Es asombroso cómo se apolilla o se oxida una máquina en cuanto dejamos de usarla. Hace unos cuantos meses tuve que renunciar al uso diario de mi viejo ordenador, que casi se caía en pedazos. No cargaba bien los programas, sufría continuos reinicios y bloqueos, las letras del teclado se desgastaban cada poco, el ratón era viejo y demasiado voluminoso, la pantalla se había quedado minúscula en comparación a los monitores que ahora venden y me daba tantos sustos que fue necesario comprar otro. Llevé el viejo pc a Zamora y lo arrumbé en una mesa. Su principal cometido era el de servirme de procesador de textos para cuando pasara unos días en la ciudad y tuviese que escribir los artículos. Cada vez que vuelvo y debo utilizarlo, sin embargo, el pobre cuenta con un achaque más. Si introduzco un disco, el ordenador comienza a renquear como un anciano molido por la gripe y el lumbago. Le cuesta reproducir los vídeos y un poco menos los archivos de sonido. El reproductor de dvd dejó de funcionar pronto y la última vez que probé a meter dentro una película incluso la bandeja se cerraba con lentitud, igual que si le costara grandes sacrificios y pérdidas de energía.

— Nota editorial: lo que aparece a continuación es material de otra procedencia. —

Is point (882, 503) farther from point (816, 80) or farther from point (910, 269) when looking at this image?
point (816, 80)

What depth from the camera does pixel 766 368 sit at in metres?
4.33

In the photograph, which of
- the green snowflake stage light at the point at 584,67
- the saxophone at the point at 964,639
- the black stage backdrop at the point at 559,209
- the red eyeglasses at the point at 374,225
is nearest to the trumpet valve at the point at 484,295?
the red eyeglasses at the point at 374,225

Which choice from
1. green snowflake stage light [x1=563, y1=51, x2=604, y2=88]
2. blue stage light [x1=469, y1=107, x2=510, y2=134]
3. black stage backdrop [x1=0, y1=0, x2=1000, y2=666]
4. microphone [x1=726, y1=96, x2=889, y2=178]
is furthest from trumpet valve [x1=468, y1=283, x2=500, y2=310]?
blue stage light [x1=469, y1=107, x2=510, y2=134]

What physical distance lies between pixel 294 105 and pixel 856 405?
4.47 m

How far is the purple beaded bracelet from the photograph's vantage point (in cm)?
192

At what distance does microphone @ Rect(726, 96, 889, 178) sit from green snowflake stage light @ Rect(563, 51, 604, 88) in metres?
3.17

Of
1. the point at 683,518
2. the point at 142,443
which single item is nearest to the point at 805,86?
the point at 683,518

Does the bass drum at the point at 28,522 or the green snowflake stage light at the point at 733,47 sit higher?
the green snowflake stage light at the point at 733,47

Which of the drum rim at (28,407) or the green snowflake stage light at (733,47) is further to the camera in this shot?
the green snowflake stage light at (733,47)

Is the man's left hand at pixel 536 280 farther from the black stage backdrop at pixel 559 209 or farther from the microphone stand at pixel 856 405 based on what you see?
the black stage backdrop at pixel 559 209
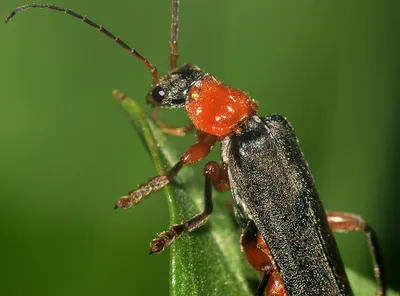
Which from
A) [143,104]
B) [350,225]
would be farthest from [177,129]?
[350,225]

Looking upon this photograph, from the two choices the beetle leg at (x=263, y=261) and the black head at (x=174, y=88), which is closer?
the beetle leg at (x=263, y=261)

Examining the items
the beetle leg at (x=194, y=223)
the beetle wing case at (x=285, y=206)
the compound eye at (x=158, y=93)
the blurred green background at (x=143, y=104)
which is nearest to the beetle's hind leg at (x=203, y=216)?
the beetle leg at (x=194, y=223)

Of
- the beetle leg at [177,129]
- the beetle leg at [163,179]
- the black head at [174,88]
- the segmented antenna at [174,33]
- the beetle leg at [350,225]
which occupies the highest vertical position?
the segmented antenna at [174,33]

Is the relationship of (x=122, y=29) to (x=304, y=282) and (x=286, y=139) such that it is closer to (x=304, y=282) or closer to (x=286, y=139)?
(x=286, y=139)

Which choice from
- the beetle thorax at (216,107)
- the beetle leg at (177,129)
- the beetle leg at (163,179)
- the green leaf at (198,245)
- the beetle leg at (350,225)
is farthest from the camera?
the beetle leg at (177,129)

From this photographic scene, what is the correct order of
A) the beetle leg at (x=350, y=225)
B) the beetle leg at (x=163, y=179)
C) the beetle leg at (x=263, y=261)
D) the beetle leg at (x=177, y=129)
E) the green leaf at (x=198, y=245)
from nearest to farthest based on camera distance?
the green leaf at (x=198, y=245), the beetle leg at (x=263, y=261), the beetle leg at (x=163, y=179), the beetle leg at (x=350, y=225), the beetle leg at (x=177, y=129)

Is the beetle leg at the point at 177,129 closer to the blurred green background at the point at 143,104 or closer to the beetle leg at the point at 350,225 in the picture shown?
the blurred green background at the point at 143,104

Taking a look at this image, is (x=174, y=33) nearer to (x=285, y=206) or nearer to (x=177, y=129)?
(x=177, y=129)

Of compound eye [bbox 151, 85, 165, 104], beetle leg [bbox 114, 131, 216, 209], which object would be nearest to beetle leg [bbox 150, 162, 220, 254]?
beetle leg [bbox 114, 131, 216, 209]

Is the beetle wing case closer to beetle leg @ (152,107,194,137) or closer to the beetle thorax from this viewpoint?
the beetle thorax
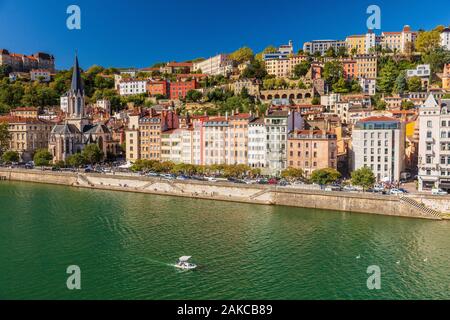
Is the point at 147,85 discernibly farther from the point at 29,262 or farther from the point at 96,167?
the point at 29,262

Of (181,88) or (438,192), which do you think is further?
(181,88)

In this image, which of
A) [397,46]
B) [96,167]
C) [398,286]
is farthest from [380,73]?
[398,286]

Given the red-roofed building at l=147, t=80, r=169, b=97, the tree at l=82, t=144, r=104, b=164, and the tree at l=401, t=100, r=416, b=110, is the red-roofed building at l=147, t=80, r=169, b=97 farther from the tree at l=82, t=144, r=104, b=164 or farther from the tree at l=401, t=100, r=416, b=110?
the tree at l=401, t=100, r=416, b=110

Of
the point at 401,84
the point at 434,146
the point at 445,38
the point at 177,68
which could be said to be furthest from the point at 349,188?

Al comienzo de estas navidades traté de hacerlo funcionar. Lo reservaba ya únicamente para una tarea: abrir un documento de word y escribir. Para eso, supuse, podrá funcionar. Pero la falta de uso, insisto, propicia múltiples dolencias a las máquinas (y al hombre). Lo primero que falló fue la tecla de Enter o Entrar. La pulsé un par de veces y saltó de su resorte. Parecía una broma del Día de los Inocentes. Intenté volver a colocarla, pero no hubo manera. Se le debió romper algo por dentro. Quise abrir un viejo documento de texto que traía en un disco y el pc tardaba años en cumplir cada orden que le daba con el cursor o con el teclado. Al arrancar rugía demasiado. Si una persona sonara así, de inmediato la llevaríamos a Urgencias. Estos y otros desperfectos me hicieron desistir. Pero en los cyber resulta difícil seguir la disciplina de la escritura, y no digamos ya descargarse archivos adjuntos (operación que debe estar prohibida, a juzgar por los dos o tres locales donde he intentado bajarme documentos del correo electrónico, sin lograrlo). He tenido que escribir en casa ajena, pero me vi tan a gusto como si estuviera en la mía. En cuanto transcurren los dos primeros minutos a las teclas uno se ajusta al teclado, a la silla, a la pantalla, y todo va bien.
El pasado fue uno de esos años en los que muchos de mis objetos (máquinas, muebles) se rindieron. Me dijeron su último adiós. Yo prefiero constatar que fue el penúltimo. Porque todavía no he arrojado ninguno de ellos a la calle ni a la basura. Además de fallarme el ordenador y tener que comprarme otro, agonizó el reproductor doméstico de dvd. Y falló mi vieja silla giratoria. Una silla de oficina que me prestó mi familia hace años, poco antes de comenzar las colaboraciones con este periódico. Pero dos meses atrás dijo basta. Falló algo en su mecanismo interno, se le cayó un tornillo al suelo y el respaldo se quebró hacia atrás, como un animal muerto. ¿Qué más se estropeó o dijo su penúltimo adiós? La cafetera. Me la había dejado mi madre y también se averió. Y ya saben que, con respecto a este tipo de aparatos, resulta más conveniente enviarlos al cuarto de los trastos o arrojarlos al vertedero antes que repararlos. Nuestra vida está repleta de objetos que van fallando. Puede que la suma de ellos sea una especie de resumen de nuestras vidas. Me pregunto cuáles agonizarán este año que empieza y, si de nuevo, tendré que gastar más de lo previsto.